Souvent mentionnés, rarement racontés. Au mieux relayés au second rôle des expéditions en Himalaya, Karakoram inclus, les acteurs népalais et pakistanais restent les grands oubliés du récit de la haute altitude, à quelques exceptions près.
Voici l’histoire de l’exposition L’envers du Nanga Parbat, hommes de l’ombre à 8000 m, celle de tous ceux dont on ne parle que trop rarement. Qu’ils soient chauffeurs, porteurs, muletiers, cuisiniers, aides de camp ou porteurs d’altitude, tous sont autant d’acteurs essentiels à la réussite des expéditions commanditées sur les plus hautes montagnes du monde.
Entre deux plans filmés sur les pentes du géant du Karakoram pour le film Le dernier sommet réalisé par François Damilano, j’ai eu la chance de passer du temps avec les équipes hétéroclites de l’organisation, depuis tout en bas, sur les rives de l’Indus, jusqu’au sommet à 8126 m.
Si le contexte n’est pas aussi tumultueux qu’à l’Everest, le camp de base du Nanga Parbat connait une fréquentation record en cet été 2023. L’essor de « l’himalayisme commercial » déferle de plus en plus sur ce sommet jusqu’alors préservé, du fait de son isolement géographique, mais aussi de sa réputation de « montagne tueuse ». Une réputation toujours confirmée par les statistiques qui placent le Nanga Parbat en tête des 8000 les plus meurtriers.

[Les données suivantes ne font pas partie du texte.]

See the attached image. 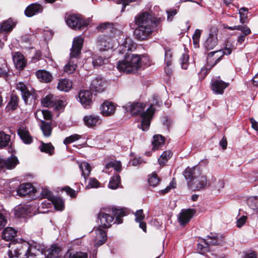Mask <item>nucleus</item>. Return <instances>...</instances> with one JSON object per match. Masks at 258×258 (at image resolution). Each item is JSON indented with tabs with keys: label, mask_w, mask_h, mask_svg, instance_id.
<instances>
[{
	"label": "nucleus",
	"mask_w": 258,
	"mask_h": 258,
	"mask_svg": "<svg viewBox=\"0 0 258 258\" xmlns=\"http://www.w3.org/2000/svg\"><path fill=\"white\" fill-rule=\"evenodd\" d=\"M18 163V159L14 156H11L7 159L0 158V171H4L5 169H13Z\"/></svg>",
	"instance_id": "obj_14"
},
{
	"label": "nucleus",
	"mask_w": 258,
	"mask_h": 258,
	"mask_svg": "<svg viewBox=\"0 0 258 258\" xmlns=\"http://www.w3.org/2000/svg\"><path fill=\"white\" fill-rule=\"evenodd\" d=\"M41 195L42 198H45L47 199V201H50L51 199H53V197H54L51 192L48 190L47 188H42V190L41 191Z\"/></svg>",
	"instance_id": "obj_60"
},
{
	"label": "nucleus",
	"mask_w": 258,
	"mask_h": 258,
	"mask_svg": "<svg viewBox=\"0 0 258 258\" xmlns=\"http://www.w3.org/2000/svg\"><path fill=\"white\" fill-rule=\"evenodd\" d=\"M152 100L150 106L146 109V131L149 129L151 121L153 118L156 110L155 106L160 107L162 104L161 101L159 100L158 97L156 95H153Z\"/></svg>",
	"instance_id": "obj_9"
},
{
	"label": "nucleus",
	"mask_w": 258,
	"mask_h": 258,
	"mask_svg": "<svg viewBox=\"0 0 258 258\" xmlns=\"http://www.w3.org/2000/svg\"><path fill=\"white\" fill-rule=\"evenodd\" d=\"M131 42L132 41L131 39L126 38L123 43L119 46V53L121 54L125 53V55L132 54V53H128V51L131 50L132 47H133V45L131 43Z\"/></svg>",
	"instance_id": "obj_29"
},
{
	"label": "nucleus",
	"mask_w": 258,
	"mask_h": 258,
	"mask_svg": "<svg viewBox=\"0 0 258 258\" xmlns=\"http://www.w3.org/2000/svg\"><path fill=\"white\" fill-rule=\"evenodd\" d=\"M72 87V82L67 79L60 80L57 85L58 89L64 92H68L70 90Z\"/></svg>",
	"instance_id": "obj_35"
},
{
	"label": "nucleus",
	"mask_w": 258,
	"mask_h": 258,
	"mask_svg": "<svg viewBox=\"0 0 258 258\" xmlns=\"http://www.w3.org/2000/svg\"><path fill=\"white\" fill-rule=\"evenodd\" d=\"M229 86V83L225 82L219 78L214 79L211 82V88L217 94H222L224 90Z\"/></svg>",
	"instance_id": "obj_15"
},
{
	"label": "nucleus",
	"mask_w": 258,
	"mask_h": 258,
	"mask_svg": "<svg viewBox=\"0 0 258 258\" xmlns=\"http://www.w3.org/2000/svg\"><path fill=\"white\" fill-rule=\"evenodd\" d=\"M161 180V179L159 177L156 172H153L148 175V181L151 187H156L159 184Z\"/></svg>",
	"instance_id": "obj_38"
},
{
	"label": "nucleus",
	"mask_w": 258,
	"mask_h": 258,
	"mask_svg": "<svg viewBox=\"0 0 258 258\" xmlns=\"http://www.w3.org/2000/svg\"><path fill=\"white\" fill-rule=\"evenodd\" d=\"M237 30L240 31L243 34L249 35L251 33V30L245 24L237 25Z\"/></svg>",
	"instance_id": "obj_61"
},
{
	"label": "nucleus",
	"mask_w": 258,
	"mask_h": 258,
	"mask_svg": "<svg viewBox=\"0 0 258 258\" xmlns=\"http://www.w3.org/2000/svg\"><path fill=\"white\" fill-rule=\"evenodd\" d=\"M112 214L115 216V221L114 223L117 224H120L122 223V217L125 215L124 211L121 209H116L112 208L111 209Z\"/></svg>",
	"instance_id": "obj_40"
},
{
	"label": "nucleus",
	"mask_w": 258,
	"mask_h": 258,
	"mask_svg": "<svg viewBox=\"0 0 258 258\" xmlns=\"http://www.w3.org/2000/svg\"><path fill=\"white\" fill-rule=\"evenodd\" d=\"M136 26L134 31L136 38L139 40H145V12H142L135 18Z\"/></svg>",
	"instance_id": "obj_5"
},
{
	"label": "nucleus",
	"mask_w": 258,
	"mask_h": 258,
	"mask_svg": "<svg viewBox=\"0 0 258 258\" xmlns=\"http://www.w3.org/2000/svg\"><path fill=\"white\" fill-rule=\"evenodd\" d=\"M18 97L16 95L12 94L10 100L8 104L7 108L9 109L15 110L18 106Z\"/></svg>",
	"instance_id": "obj_47"
},
{
	"label": "nucleus",
	"mask_w": 258,
	"mask_h": 258,
	"mask_svg": "<svg viewBox=\"0 0 258 258\" xmlns=\"http://www.w3.org/2000/svg\"><path fill=\"white\" fill-rule=\"evenodd\" d=\"M43 8L38 3L31 4L28 6L25 11V14L27 17H31L34 15L42 12Z\"/></svg>",
	"instance_id": "obj_20"
},
{
	"label": "nucleus",
	"mask_w": 258,
	"mask_h": 258,
	"mask_svg": "<svg viewBox=\"0 0 258 258\" xmlns=\"http://www.w3.org/2000/svg\"><path fill=\"white\" fill-rule=\"evenodd\" d=\"M107 86V80L103 77L98 76L92 80L90 88L92 91L102 93L105 91Z\"/></svg>",
	"instance_id": "obj_11"
},
{
	"label": "nucleus",
	"mask_w": 258,
	"mask_h": 258,
	"mask_svg": "<svg viewBox=\"0 0 258 258\" xmlns=\"http://www.w3.org/2000/svg\"><path fill=\"white\" fill-rule=\"evenodd\" d=\"M40 127L43 132L44 136L49 137L51 135L52 126L50 122H46L44 120H41L40 122Z\"/></svg>",
	"instance_id": "obj_33"
},
{
	"label": "nucleus",
	"mask_w": 258,
	"mask_h": 258,
	"mask_svg": "<svg viewBox=\"0 0 258 258\" xmlns=\"http://www.w3.org/2000/svg\"><path fill=\"white\" fill-rule=\"evenodd\" d=\"M16 25V23L12 19L4 21L0 24V30L3 32H10L12 31Z\"/></svg>",
	"instance_id": "obj_37"
},
{
	"label": "nucleus",
	"mask_w": 258,
	"mask_h": 258,
	"mask_svg": "<svg viewBox=\"0 0 258 258\" xmlns=\"http://www.w3.org/2000/svg\"><path fill=\"white\" fill-rule=\"evenodd\" d=\"M9 69L7 62L3 60L0 64V77L6 78L8 75Z\"/></svg>",
	"instance_id": "obj_55"
},
{
	"label": "nucleus",
	"mask_w": 258,
	"mask_h": 258,
	"mask_svg": "<svg viewBox=\"0 0 258 258\" xmlns=\"http://www.w3.org/2000/svg\"><path fill=\"white\" fill-rule=\"evenodd\" d=\"M79 167L82 172V175L86 179L91 171L90 165L86 162H83L79 164Z\"/></svg>",
	"instance_id": "obj_45"
},
{
	"label": "nucleus",
	"mask_w": 258,
	"mask_h": 258,
	"mask_svg": "<svg viewBox=\"0 0 258 258\" xmlns=\"http://www.w3.org/2000/svg\"><path fill=\"white\" fill-rule=\"evenodd\" d=\"M52 202V205H53L54 208L57 210H62L64 207L63 200L58 197H53V199L50 201Z\"/></svg>",
	"instance_id": "obj_48"
},
{
	"label": "nucleus",
	"mask_w": 258,
	"mask_h": 258,
	"mask_svg": "<svg viewBox=\"0 0 258 258\" xmlns=\"http://www.w3.org/2000/svg\"><path fill=\"white\" fill-rule=\"evenodd\" d=\"M204 244L199 243L197 244V251L201 254H204L206 252L209 251V247L208 246V243L207 242V239H203Z\"/></svg>",
	"instance_id": "obj_49"
},
{
	"label": "nucleus",
	"mask_w": 258,
	"mask_h": 258,
	"mask_svg": "<svg viewBox=\"0 0 258 258\" xmlns=\"http://www.w3.org/2000/svg\"><path fill=\"white\" fill-rule=\"evenodd\" d=\"M16 67L19 70H23L26 64V60L23 55L20 52H16L13 57Z\"/></svg>",
	"instance_id": "obj_25"
},
{
	"label": "nucleus",
	"mask_w": 258,
	"mask_h": 258,
	"mask_svg": "<svg viewBox=\"0 0 258 258\" xmlns=\"http://www.w3.org/2000/svg\"><path fill=\"white\" fill-rule=\"evenodd\" d=\"M201 170L200 167L196 166L192 167H187L183 173L185 179L188 181V183L192 182L193 179L199 174H201Z\"/></svg>",
	"instance_id": "obj_21"
},
{
	"label": "nucleus",
	"mask_w": 258,
	"mask_h": 258,
	"mask_svg": "<svg viewBox=\"0 0 258 258\" xmlns=\"http://www.w3.org/2000/svg\"><path fill=\"white\" fill-rule=\"evenodd\" d=\"M248 9L245 7L241 8L239 10V14L240 15V22L241 24H245L248 22Z\"/></svg>",
	"instance_id": "obj_46"
},
{
	"label": "nucleus",
	"mask_w": 258,
	"mask_h": 258,
	"mask_svg": "<svg viewBox=\"0 0 258 258\" xmlns=\"http://www.w3.org/2000/svg\"><path fill=\"white\" fill-rule=\"evenodd\" d=\"M10 141V135L6 134L4 131H0V149L8 146Z\"/></svg>",
	"instance_id": "obj_39"
},
{
	"label": "nucleus",
	"mask_w": 258,
	"mask_h": 258,
	"mask_svg": "<svg viewBox=\"0 0 258 258\" xmlns=\"http://www.w3.org/2000/svg\"><path fill=\"white\" fill-rule=\"evenodd\" d=\"M207 237L208 240H209V241H207L208 246H209V245H218L220 243V240L218 239V235L216 233H211L210 235H208Z\"/></svg>",
	"instance_id": "obj_53"
},
{
	"label": "nucleus",
	"mask_w": 258,
	"mask_h": 258,
	"mask_svg": "<svg viewBox=\"0 0 258 258\" xmlns=\"http://www.w3.org/2000/svg\"><path fill=\"white\" fill-rule=\"evenodd\" d=\"M17 89L21 91L22 98L26 104H30L37 99V95L35 90L32 88L29 89L24 83H18Z\"/></svg>",
	"instance_id": "obj_7"
},
{
	"label": "nucleus",
	"mask_w": 258,
	"mask_h": 258,
	"mask_svg": "<svg viewBox=\"0 0 258 258\" xmlns=\"http://www.w3.org/2000/svg\"><path fill=\"white\" fill-rule=\"evenodd\" d=\"M17 235V231L12 227H7L3 232L2 237L6 241L13 240Z\"/></svg>",
	"instance_id": "obj_32"
},
{
	"label": "nucleus",
	"mask_w": 258,
	"mask_h": 258,
	"mask_svg": "<svg viewBox=\"0 0 258 258\" xmlns=\"http://www.w3.org/2000/svg\"><path fill=\"white\" fill-rule=\"evenodd\" d=\"M231 51L232 50H231V48H226L225 49H224L223 50L222 52L220 50H218V51H212L208 54L207 59H208V60H209L210 57L213 56L215 54H218V55H217V58H216V59L215 60V62L212 66V67H213L214 65H215L217 63H218L220 60V58L221 56H222L223 54L229 55L231 53Z\"/></svg>",
	"instance_id": "obj_31"
},
{
	"label": "nucleus",
	"mask_w": 258,
	"mask_h": 258,
	"mask_svg": "<svg viewBox=\"0 0 258 258\" xmlns=\"http://www.w3.org/2000/svg\"><path fill=\"white\" fill-rule=\"evenodd\" d=\"M15 215L18 218H25L27 216H31L30 211L27 205H20L15 208Z\"/></svg>",
	"instance_id": "obj_26"
},
{
	"label": "nucleus",
	"mask_w": 258,
	"mask_h": 258,
	"mask_svg": "<svg viewBox=\"0 0 258 258\" xmlns=\"http://www.w3.org/2000/svg\"><path fill=\"white\" fill-rule=\"evenodd\" d=\"M141 65V58L137 54L125 55L124 58L117 62V68L126 74L135 72Z\"/></svg>",
	"instance_id": "obj_2"
},
{
	"label": "nucleus",
	"mask_w": 258,
	"mask_h": 258,
	"mask_svg": "<svg viewBox=\"0 0 258 258\" xmlns=\"http://www.w3.org/2000/svg\"><path fill=\"white\" fill-rule=\"evenodd\" d=\"M248 206L254 210L258 211V197H252L247 200Z\"/></svg>",
	"instance_id": "obj_57"
},
{
	"label": "nucleus",
	"mask_w": 258,
	"mask_h": 258,
	"mask_svg": "<svg viewBox=\"0 0 258 258\" xmlns=\"http://www.w3.org/2000/svg\"><path fill=\"white\" fill-rule=\"evenodd\" d=\"M84 39L81 36L75 37L73 42L72 47L71 49L70 60L67 63L63 68L64 73L67 74L73 73L77 68V60L76 58L81 54Z\"/></svg>",
	"instance_id": "obj_1"
},
{
	"label": "nucleus",
	"mask_w": 258,
	"mask_h": 258,
	"mask_svg": "<svg viewBox=\"0 0 258 258\" xmlns=\"http://www.w3.org/2000/svg\"><path fill=\"white\" fill-rule=\"evenodd\" d=\"M41 251L40 249V246L35 245H30L29 248V257H33L39 254V253H41Z\"/></svg>",
	"instance_id": "obj_52"
},
{
	"label": "nucleus",
	"mask_w": 258,
	"mask_h": 258,
	"mask_svg": "<svg viewBox=\"0 0 258 258\" xmlns=\"http://www.w3.org/2000/svg\"><path fill=\"white\" fill-rule=\"evenodd\" d=\"M81 138V136L78 134H74L68 137H67L63 141L64 144L67 145L75 141L79 140Z\"/></svg>",
	"instance_id": "obj_59"
},
{
	"label": "nucleus",
	"mask_w": 258,
	"mask_h": 258,
	"mask_svg": "<svg viewBox=\"0 0 258 258\" xmlns=\"http://www.w3.org/2000/svg\"><path fill=\"white\" fill-rule=\"evenodd\" d=\"M63 190L67 192L68 195H69L71 197L75 198L77 196L76 191L70 187L69 186H66L63 188Z\"/></svg>",
	"instance_id": "obj_64"
},
{
	"label": "nucleus",
	"mask_w": 258,
	"mask_h": 258,
	"mask_svg": "<svg viewBox=\"0 0 258 258\" xmlns=\"http://www.w3.org/2000/svg\"><path fill=\"white\" fill-rule=\"evenodd\" d=\"M165 58L164 61L167 66H170L172 64V51L168 47H165Z\"/></svg>",
	"instance_id": "obj_50"
},
{
	"label": "nucleus",
	"mask_w": 258,
	"mask_h": 258,
	"mask_svg": "<svg viewBox=\"0 0 258 258\" xmlns=\"http://www.w3.org/2000/svg\"><path fill=\"white\" fill-rule=\"evenodd\" d=\"M121 26L115 23L113 24L109 22H105L101 24L97 27L99 32H104L110 33L111 37H115L116 35H119L121 33Z\"/></svg>",
	"instance_id": "obj_10"
},
{
	"label": "nucleus",
	"mask_w": 258,
	"mask_h": 258,
	"mask_svg": "<svg viewBox=\"0 0 258 258\" xmlns=\"http://www.w3.org/2000/svg\"><path fill=\"white\" fill-rule=\"evenodd\" d=\"M110 167H113L116 171L119 172L122 168L121 162L119 161H110L105 166L106 169H109Z\"/></svg>",
	"instance_id": "obj_56"
},
{
	"label": "nucleus",
	"mask_w": 258,
	"mask_h": 258,
	"mask_svg": "<svg viewBox=\"0 0 258 258\" xmlns=\"http://www.w3.org/2000/svg\"><path fill=\"white\" fill-rule=\"evenodd\" d=\"M88 255L86 253L76 252L71 253L69 258H87Z\"/></svg>",
	"instance_id": "obj_63"
},
{
	"label": "nucleus",
	"mask_w": 258,
	"mask_h": 258,
	"mask_svg": "<svg viewBox=\"0 0 258 258\" xmlns=\"http://www.w3.org/2000/svg\"><path fill=\"white\" fill-rule=\"evenodd\" d=\"M207 185V179L205 176L199 174L188 183L190 188L193 190H200L204 188Z\"/></svg>",
	"instance_id": "obj_13"
},
{
	"label": "nucleus",
	"mask_w": 258,
	"mask_h": 258,
	"mask_svg": "<svg viewBox=\"0 0 258 258\" xmlns=\"http://www.w3.org/2000/svg\"><path fill=\"white\" fill-rule=\"evenodd\" d=\"M79 101L85 108H89L92 103V94L88 90H81L79 93Z\"/></svg>",
	"instance_id": "obj_16"
},
{
	"label": "nucleus",
	"mask_w": 258,
	"mask_h": 258,
	"mask_svg": "<svg viewBox=\"0 0 258 258\" xmlns=\"http://www.w3.org/2000/svg\"><path fill=\"white\" fill-rule=\"evenodd\" d=\"M189 56L188 54L183 53L179 59V63L181 69L186 70L188 66Z\"/></svg>",
	"instance_id": "obj_54"
},
{
	"label": "nucleus",
	"mask_w": 258,
	"mask_h": 258,
	"mask_svg": "<svg viewBox=\"0 0 258 258\" xmlns=\"http://www.w3.org/2000/svg\"><path fill=\"white\" fill-rule=\"evenodd\" d=\"M196 210L194 209H187L183 210L180 214L178 217V221L180 224L182 226H184L190 221V219L192 217Z\"/></svg>",
	"instance_id": "obj_18"
},
{
	"label": "nucleus",
	"mask_w": 258,
	"mask_h": 258,
	"mask_svg": "<svg viewBox=\"0 0 258 258\" xmlns=\"http://www.w3.org/2000/svg\"><path fill=\"white\" fill-rule=\"evenodd\" d=\"M39 149L41 152H45L50 155L54 153V148L50 143H44L42 142L39 146Z\"/></svg>",
	"instance_id": "obj_42"
},
{
	"label": "nucleus",
	"mask_w": 258,
	"mask_h": 258,
	"mask_svg": "<svg viewBox=\"0 0 258 258\" xmlns=\"http://www.w3.org/2000/svg\"><path fill=\"white\" fill-rule=\"evenodd\" d=\"M100 183L95 178H90L88 184L86 186V189H89L90 188H96L99 186Z\"/></svg>",
	"instance_id": "obj_62"
},
{
	"label": "nucleus",
	"mask_w": 258,
	"mask_h": 258,
	"mask_svg": "<svg viewBox=\"0 0 258 258\" xmlns=\"http://www.w3.org/2000/svg\"><path fill=\"white\" fill-rule=\"evenodd\" d=\"M33 189L34 188L30 183H23L19 186L17 194L20 196H26L32 192Z\"/></svg>",
	"instance_id": "obj_27"
},
{
	"label": "nucleus",
	"mask_w": 258,
	"mask_h": 258,
	"mask_svg": "<svg viewBox=\"0 0 258 258\" xmlns=\"http://www.w3.org/2000/svg\"><path fill=\"white\" fill-rule=\"evenodd\" d=\"M98 46L100 51L111 49L114 47V40L106 36L100 37L98 38Z\"/></svg>",
	"instance_id": "obj_17"
},
{
	"label": "nucleus",
	"mask_w": 258,
	"mask_h": 258,
	"mask_svg": "<svg viewBox=\"0 0 258 258\" xmlns=\"http://www.w3.org/2000/svg\"><path fill=\"white\" fill-rule=\"evenodd\" d=\"M108 62V59L106 58H103L101 56L94 57L93 58L92 63L95 67L101 66Z\"/></svg>",
	"instance_id": "obj_51"
},
{
	"label": "nucleus",
	"mask_w": 258,
	"mask_h": 258,
	"mask_svg": "<svg viewBox=\"0 0 258 258\" xmlns=\"http://www.w3.org/2000/svg\"><path fill=\"white\" fill-rule=\"evenodd\" d=\"M218 40L216 35L210 33L209 37L204 44V48L207 50L213 49L217 44Z\"/></svg>",
	"instance_id": "obj_28"
},
{
	"label": "nucleus",
	"mask_w": 258,
	"mask_h": 258,
	"mask_svg": "<svg viewBox=\"0 0 258 258\" xmlns=\"http://www.w3.org/2000/svg\"><path fill=\"white\" fill-rule=\"evenodd\" d=\"M135 216L136 222L139 223L140 227L142 228L144 231H145V223L142 221L144 219L143 210H138L135 213Z\"/></svg>",
	"instance_id": "obj_41"
},
{
	"label": "nucleus",
	"mask_w": 258,
	"mask_h": 258,
	"mask_svg": "<svg viewBox=\"0 0 258 258\" xmlns=\"http://www.w3.org/2000/svg\"><path fill=\"white\" fill-rule=\"evenodd\" d=\"M120 183V177L118 174L113 176L109 181L108 187L112 189H116Z\"/></svg>",
	"instance_id": "obj_44"
},
{
	"label": "nucleus",
	"mask_w": 258,
	"mask_h": 258,
	"mask_svg": "<svg viewBox=\"0 0 258 258\" xmlns=\"http://www.w3.org/2000/svg\"><path fill=\"white\" fill-rule=\"evenodd\" d=\"M146 7L149 12L146 11V39L150 37L151 34L157 30V27L161 21L160 18H157L151 10V5L148 4Z\"/></svg>",
	"instance_id": "obj_4"
},
{
	"label": "nucleus",
	"mask_w": 258,
	"mask_h": 258,
	"mask_svg": "<svg viewBox=\"0 0 258 258\" xmlns=\"http://www.w3.org/2000/svg\"><path fill=\"white\" fill-rule=\"evenodd\" d=\"M145 106L144 103L140 102H129L124 106L126 111H130L132 115H135L139 117L138 121L141 122V124L138 125V127L143 131L145 130Z\"/></svg>",
	"instance_id": "obj_3"
},
{
	"label": "nucleus",
	"mask_w": 258,
	"mask_h": 258,
	"mask_svg": "<svg viewBox=\"0 0 258 258\" xmlns=\"http://www.w3.org/2000/svg\"><path fill=\"white\" fill-rule=\"evenodd\" d=\"M116 109L114 103L109 101H105L101 107V113L104 116H109L113 114Z\"/></svg>",
	"instance_id": "obj_23"
},
{
	"label": "nucleus",
	"mask_w": 258,
	"mask_h": 258,
	"mask_svg": "<svg viewBox=\"0 0 258 258\" xmlns=\"http://www.w3.org/2000/svg\"><path fill=\"white\" fill-rule=\"evenodd\" d=\"M165 143V138L160 135H156L153 137L152 141L153 150H156L160 148Z\"/></svg>",
	"instance_id": "obj_36"
},
{
	"label": "nucleus",
	"mask_w": 258,
	"mask_h": 258,
	"mask_svg": "<svg viewBox=\"0 0 258 258\" xmlns=\"http://www.w3.org/2000/svg\"><path fill=\"white\" fill-rule=\"evenodd\" d=\"M46 258H63L60 248L56 245H52L49 249Z\"/></svg>",
	"instance_id": "obj_34"
},
{
	"label": "nucleus",
	"mask_w": 258,
	"mask_h": 258,
	"mask_svg": "<svg viewBox=\"0 0 258 258\" xmlns=\"http://www.w3.org/2000/svg\"><path fill=\"white\" fill-rule=\"evenodd\" d=\"M18 134L25 144H30L33 142V138L26 126L24 125L20 126L18 130Z\"/></svg>",
	"instance_id": "obj_19"
},
{
	"label": "nucleus",
	"mask_w": 258,
	"mask_h": 258,
	"mask_svg": "<svg viewBox=\"0 0 258 258\" xmlns=\"http://www.w3.org/2000/svg\"><path fill=\"white\" fill-rule=\"evenodd\" d=\"M29 243L24 241L15 246L14 250H9L7 258H29Z\"/></svg>",
	"instance_id": "obj_6"
},
{
	"label": "nucleus",
	"mask_w": 258,
	"mask_h": 258,
	"mask_svg": "<svg viewBox=\"0 0 258 258\" xmlns=\"http://www.w3.org/2000/svg\"><path fill=\"white\" fill-rule=\"evenodd\" d=\"M54 101L55 98L53 95L49 94L41 100V103L44 107H51L54 106Z\"/></svg>",
	"instance_id": "obj_43"
},
{
	"label": "nucleus",
	"mask_w": 258,
	"mask_h": 258,
	"mask_svg": "<svg viewBox=\"0 0 258 258\" xmlns=\"http://www.w3.org/2000/svg\"><path fill=\"white\" fill-rule=\"evenodd\" d=\"M93 231L95 232L96 234L94 239L95 246H99L104 243L107 239V235L105 231L100 227L97 228Z\"/></svg>",
	"instance_id": "obj_22"
},
{
	"label": "nucleus",
	"mask_w": 258,
	"mask_h": 258,
	"mask_svg": "<svg viewBox=\"0 0 258 258\" xmlns=\"http://www.w3.org/2000/svg\"><path fill=\"white\" fill-rule=\"evenodd\" d=\"M66 22L67 25L73 29H80L87 26L89 20H85L79 15H70L66 17Z\"/></svg>",
	"instance_id": "obj_8"
},
{
	"label": "nucleus",
	"mask_w": 258,
	"mask_h": 258,
	"mask_svg": "<svg viewBox=\"0 0 258 258\" xmlns=\"http://www.w3.org/2000/svg\"><path fill=\"white\" fill-rule=\"evenodd\" d=\"M83 120L85 124L88 127H93L100 124L101 122L100 117L95 115L85 116Z\"/></svg>",
	"instance_id": "obj_24"
},
{
	"label": "nucleus",
	"mask_w": 258,
	"mask_h": 258,
	"mask_svg": "<svg viewBox=\"0 0 258 258\" xmlns=\"http://www.w3.org/2000/svg\"><path fill=\"white\" fill-rule=\"evenodd\" d=\"M37 78L41 82L48 83L52 81L53 77L48 72L45 70H39L36 72Z\"/></svg>",
	"instance_id": "obj_30"
},
{
	"label": "nucleus",
	"mask_w": 258,
	"mask_h": 258,
	"mask_svg": "<svg viewBox=\"0 0 258 258\" xmlns=\"http://www.w3.org/2000/svg\"><path fill=\"white\" fill-rule=\"evenodd\" d=\"M114 218L106 212L100 211L98 214L97 222L99 227L104 228H108L111 226Z\"/></svg>",
	"instance_id": "obj_12"
},
{
	"label": "nucleus",
	"mask_w": 258,
	"mask_h": 258,
	"mask_svg": "<svg viewBox=\"0 0 258 258\" xmlns=\"http://www.w3.org/2000/svg\"><path fill=\"white\" fill-rule=\"evenodd\" d=\"M171 152L169 151H164L158 159V162L160 165L164 163L171 157Z\"/></svg>",
	"instance_id": "obj_58"
}]
</instances>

Pourtant, les « clients » européens, américains et de plus en plus souvent asiatiques, se pressent plus que jamais pour tenter de gravir ce sommet.
En plus d’une intention documentaire, format reportage, l’ambition (trop grande ?) de ce travail est de sortir du manichéisme ambiant. La posture cherchant à encenser sans nuance les Sherpas, me semble pour le moins naïve à l’heure de l’explosion du business des expéditions, avec tout ce que cela implique comme manœuvres de prises de marché et de réduction des coûts, pas toujours louables. Et que dire du très controversé Nirmal Purja qui rappelle, malgré lui, que les Sherpa ne sont pas irréprochables ? On entend encore trop de propos rappelant, de plus ou moins loin, la doctrine du « bon sauvage ». Mais la théorie de Rousseau a vécu.
l’ambition (trop grande ?) de ce travail
est de sortir du manichéisme ambiant
À l’inverse, jeter toutes les expéditions dites commerciales (ou tout simplement guidées) avec l’eau du bain himalayen, me semble toujours assez mesquin. Pour ce que j’ai vu, non pas de loin mais bien à 8000 m sur la montagne, un Sherpa en haute altitude n’est plus un simple porteur. C’est un guide. Sans médaille certes, et parfois loin des standards occidentaux ou de l’UIAGM (une cordée reliée par deux sangles est un classique là-haut), mais avec un réel savoir-faire d’accompagnement des clients.
Nier ces compétences acquises sur le terrain relève à mon avis soit de la méconnaissance, soit du mépris. Parfois des deux. Un guide vaut-il mieux à Chamonix qu’à Skardu ou Namche Bazar ? Quant au business de l’accompagnement en montagne, est-il acceptable uniquement dans les Alpes ?
Habitué à raconter l’actualité des expéditions en Himalaya via le prisme des alpinistes occidentaux, qu’ils ou elles soient clients aux 14 x 8000 ou athlètes de haut-niveau, je voulais raconter une autre histoire, celle des coulisses d’une expédition. Une histoire qui se joue le plus souvent dans une tente cuisine ou dans la file de porteurs, loin du peloton de tête. L’histoire des hommes de l’ombre de l’Himalaya*.
En espérant que les quelques photos proposées dans cet article vous donnent envie d’aller voir la quarantaine au total, exposées « en vrai » et en grand format, voici plusieurs dates d’exposition qui sont d’ores et déjà confirmées :
– 23 septembre au 08 octobre 2024 à Dijon, avec Les Écrans de l’aventure.
– 17 au 20 octobre 2024 à Albertville, avec Le Grand Bivouac.
– 23 octobre au 11 novembre 2024 à la Maison de la Montagne + Palais des Sports de Grenoble, Rencontres Ciné Montagne.
– 10 au 17 novembre 2024 à La Rochelle au Festival international du film et du livre d’Aventure.
*Aucune femme de l’ombre dans ce reportage, puisque qu’aucune femme de l’ombre sur l’expédition, comme souvent au Népal et encore plus au Pakistan.